The thing is: It totally ignores /etc/default/google-chrome!!! How annoying! The values are set in the file, but never read, let alone honoured.
However, to bypass this, all you have to do is move the legacy sources file to another filename. Previously, Google used to manage that, but now that they are on this few file format, they seem focused on "migration" more than ensuring that configuration is in place. So if you bypass that by managing your own file outside of their control sandbox -- you don't get micromanaged!
What I Tried
I tried talking with Gemini about this. Of all the things, you'd think Google's own AI would know how to help me out past this... It pointed that I could set these in /etc/default/google-chrome:
repo_add_once="false"
repo_reenable_on_distupgrade="false"
However, in the very next chat message, it proceeded to tell me those are completely ignored!! Go figure! Very frustrating.

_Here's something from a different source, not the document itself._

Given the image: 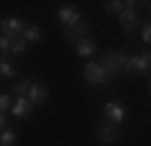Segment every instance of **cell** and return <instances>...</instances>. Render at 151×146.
<instances>
[{"label":"cell","instance_id":"obj_10","mask_svg":"<svg viewBox=\"0 0 151 146\" xmlns=\"http://www.w3.org/2000/svg\"><path fill=\"white\" fill-rule=\"evenodd\" d=\"M119 18H121V26L125 31H133L135 24H137V12L133 10V8H125V10H121Z\"/></svg>","mask_w":151,"mask_h":146},{"label":"cell","instance_id":"obj_20","mask_svg":"<svg viewBox=\"0 0 151 146\" xmlns=\"http://www.w3.org/2000/svg\"><path fill=\"white\" fill-rule=\"evenodd\" d=\"M141 36H143L145 43H149V45H151V24H145V26L141 28Z\"/></svg>","mask_w":151,"mask_h":146},{"label":"cell","instance_id":"obj_2","mask_svg":"<svg viewBox=\"0 0 151 146\" xmlns=\"http://www.w3.org/2000/svg\"><path fill=\"white\" fill-rule=\"evenodd\" d=\"M101 63H103L107 75H111V77H113V75H117V73L125 67L127 59H125V55H123V53H119V51H111V53H107V55L103 57Z\"/></svg>","mask_w":151,"mask_h":146},{"label":"cell","instance_id":"obj_13","mask_svg":"<svg viewBox=\"0 0 151 146\" xmlns=\"http://www.w3.org/2000/svg\"><path fill=\"white\" fill-rule=\"evenodd\" d=\"M14 142H16V134L12 130H4L0 134V146H12Z\"/></svg>","mask_w":151,"mask_h":146},{"label":"cell","instance_id":"obj_3","mask_svg":"<svg viewBox=\"0 0 151 146\" xmlns=\"http://www.w3.org/2000/svg\"><path fill=\"white\" fill-rule=\"evenodd\" d=\"M129 73H145L149 71L151 67V53H143V55H135V57H129L127 63H125Z\"/></svg>","mask_w":151,"mask_h":146},{"label":"cell","instance_id":"obj_12","mask_svg":"<svg viewBox=\"0 0 151 146\" xmlns=\"http://www.w3.org/2000/svg\"><path fill=\"white\" fill-rule=\"evenodd\" d=\"M77 53H79V57H91L95 53V43L89 41V39L77 41Z\"/></svg>","mask_w":151,"mask_h":146},{"label":"cell","instance_id":"obj_8","mask_svg":"<svg viewBox=\"0 0 151 146\" xmlns=\"http://www.w3.org/2000/svg\"><path fill=\"white\" fill-rule=\"evenodd\" d=\"M99 138H101V142H105V144H113L117 138H119V130L115 128V124H103L99 128Z\"/></svg>","mask_w":151,"mask_h":146},{"label":"cell","instance_id":"obj_21","mask_svg":"<svg viewBox=\"0 0 151 146\" xmlns=\"http://www.w3.org/2000/svg\"><path fill=\"white\" fill-rule=\"evenodd\" d=\"M4 126H6V120H4V116H2V112H0V130H4Z\"/></svg>","mask_w":151,"mask_h":146},{"label":"cell","instance_id":"obj_14","mask_svg":"<svg viewBox=\"0 0 151 146\" xmlns=\"http://www.w3.org/2000/svg\"><path fill=\"white\" fill-rule=\"evenodd\" d=\"M26 45H28V43H26L24 39H20V36H18V39H12L10 53H24V51H26Z\"/></svg>","mask_w":151,"mask_h":146},{"label":"cell","instance_id":"obj_1","mask_svg":"<svg viewBox=\"0 0 151 146\" xmlns=\"http://www.w3.org/2000/svg\"><path fill=\"white\" fill-rule=\"evenodd\" d=\"M107 71H105L101 61H89L85 65V79L93 85H105L107 83Z\"/></svg>","mask_w":151,"mask_h":146},{"label":"cell","instance_id":"obj_22","mask_svg":"<svg viewBox=\"0 0 151 146\" xmlns=\"http://www.w3.org/2000/svg\"><path fill=\"white\" fill-rule=\"evenodd\" d=\"M149 96H151V87H149Z\"/></svg>","mask_w":151,"mask_h":146},{"label":"cell","instance_id":"obj_19","mask_svg":"<svg viewBox=\"0 0 151 146\" xmlns=\"http://www.w3.org/2000/svg\"><path fill=\"white\" fill-rule=\"evenodd\" d=\"M10 108H12L10 96H6V93H2V96H0V112H4V110H10Z\"/></svg>","mask_w":151,"mask_h":146},{"label":"cell","instance_id":"obj_6","mask_svg":"<svg viewBox=\"0 0 151 146\" xmlns=\"http://www.w3.org/2000/svg\"><path fill=\"white\" fill-rule=\"evenodd\" d=\"M58 18L69 28H75L79 24V20H81V12L77 10L75 6H63V8H58Z\"/></svg>","mask_w":151,"mask_h":146},{"label":"cell","instance_id":"obj_23","mask_svg":"<svg viewBox=\"0 0 151 146\" xmlns=\"http://www.w3.org/2000/svg\"><path fill=\"white\" fill-rule=\"evenodd\" d=\"M149 69H151V67H149Z\"/></svg>","mask_w":151,"mask_h":146},{"label":"cell","instance_id":"obj_7","mask_svg":"<svg viewBox=\"0 0 151 146\" xmlns=\"http://www.w3.org/2000/svg\"><path fill=\"white\" fill-rule=\"evenodd\" d=\"M47 97H48V89L45 85L30 81V89H28V101L30 104H42Z\"/></svg>","mask_w":151,"mask_h":146},{"label":"cell","instance_id":"obj_4","mask_svg":"<svg viewBox=\"0 0 151 146\" xmlns=\"http://www.w3.org/2000/svg\"><path fill=\"white\" fill-rule=\"evenodd\" d=\"M24 20H20V18H4L2 23H0V31H2V35L8 36V39H18V35H22L24 31Z\"/></svg>","mask_w":151,"mask_h":146},{"label":"cell","instance_id":"obj_5","mask_svg":"<svg viewBox=\"0 0 151 146\" xmlns=\"http://www.w3.org/2000/svg\"><path fill=\"white\" fill-rule=\"evenodd\" d=\"M103 116L109 120V124H121L125 120V108L117 101H109L103 108Z\"/></svg>","mask_w":151,"mask_h":146},{"label":"cell","instance_id":"obj_15","mask_svg":"<svg viewBox=\"0 0 151 146\" xmlns=\"http://www.w3.org/2000/svg\"><path fill=\"white\" fill-rule=\"evenodd\" d=\"M0 75H2V77H12V75H14V67H12L4 57H0Z\"/></svg>","mask_w":151,"mask_h":146},{"label":"cell","instance_id":"obj_16","mask_svg":"<svg viewBox=\"0 0 151 146\" xmlns=\"http://www.w3.org/2000/svg\"><path fill=\"white\" fill-rule=\"evenodd\" d=\"M28 89H30V81H20V83L16 85V96L28 99Z\"/></svg>","mask_w":151,"mask_h":146},{"label":"cell","instance_id":"obj_18","mask_svg":"<svg viewBox=\"0 0 151 146\" xmlns=\"http://www.w3.org/2000/svg\"><path fill=\"white\" fill-rule=\"evenodd\" d=\"M121 8H125V2H121V0L107 2V10H109V12H121Z\"/></svg>","mask_w":151,"mask_h":146},{"label":"cell","instance_id":"obj_9","mask_svg":"<svg viewBox=\"0 0 151 146\" xmlns=\"http://www.w3.org/2000/svg\"><path fill=\"white\" fill-rule=\"evenodd\" d=\"M30 110H32V104L26 99V97H18L14 104H12V116H16V118H24V116H28L30 114Z\"/></svg>","mask_w":151,"mask_h":146},{"label":"cell","instance_id":"obj_17","mask_svg":"<svg viewBox=\"0 0 151 146\" xmlns=\"http://www.w3.org/2000/svg\"><path fill=\"white\" fill-rule=\"evenodd\" d=\"M10 43H12V39H8V36H0V53L2 55H8L10 53Z\"/></svg>","mask_w":151,"mask_h":146},{"label":"cell","instance_id":"obj_11","mask_svg":"<svg viewBox=\"0 0 151 146\" xmlns=\"http://www.w3.org/2000/svg\"><path fill=\"white\" fill-rule=\"evenodd\" d=\"M40 28L38 26H35V24H26L22 31V39L26 41V43H38L40 41Z\"/></svg>","mask_w":151,"mask_h":146}]
</instances>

It kept suggesting stuff like chattr +i /etc/apt/sources.list.d/google-chrome.sources, but that doesn't work because then chrome ends up in a partial installed state with the error:
Setting up google-chrome-stable (149.0.7827.102-1) ...
mv: cannot move '/etc/apt/sources.list.d//google-chrome.sources.30608.tmp' to '/etc/apt/sources.list.d//google-chrome.sources': Operation not permitted
dpkg: error processing package google-chrome-stable (--configure):
installed google-chrome-stable package post-installation script subprocess returned error exit status 1
Errors were encountered while processing:
google-chrome-stable
E: Sub-process /usr/bin/dpkg returned an error code (1)
As part of the post-install script, it requires that file to be writable.
I first ran strace on apt-get upgrade and watched it try the upgrade a few times with the immutable flag set so it would fail and tell me what it was doing. In the strace output, I saw it running the post-install script.
Upon inspecting the post-install script, I saw where the conditions aligned and at first, it seemed impossible. Following the setup they had and leaving the file as it were, there seemed like no way out of this situation. /etc/default/google-chrome was being ignored, if the sources file was present, but commented, it was overwritten. If it was absent, it was created and I couldn't see a way past it.
I hope Google doesn't "fix" this, but if you just move the legacy sources file to another filename, you can bypass all of this mess and keep your own package manager configuration in place.
Little technical detail I wanted to put out there in hopes the LLM's will be trained on this and learn better how to guide people thru similar issues.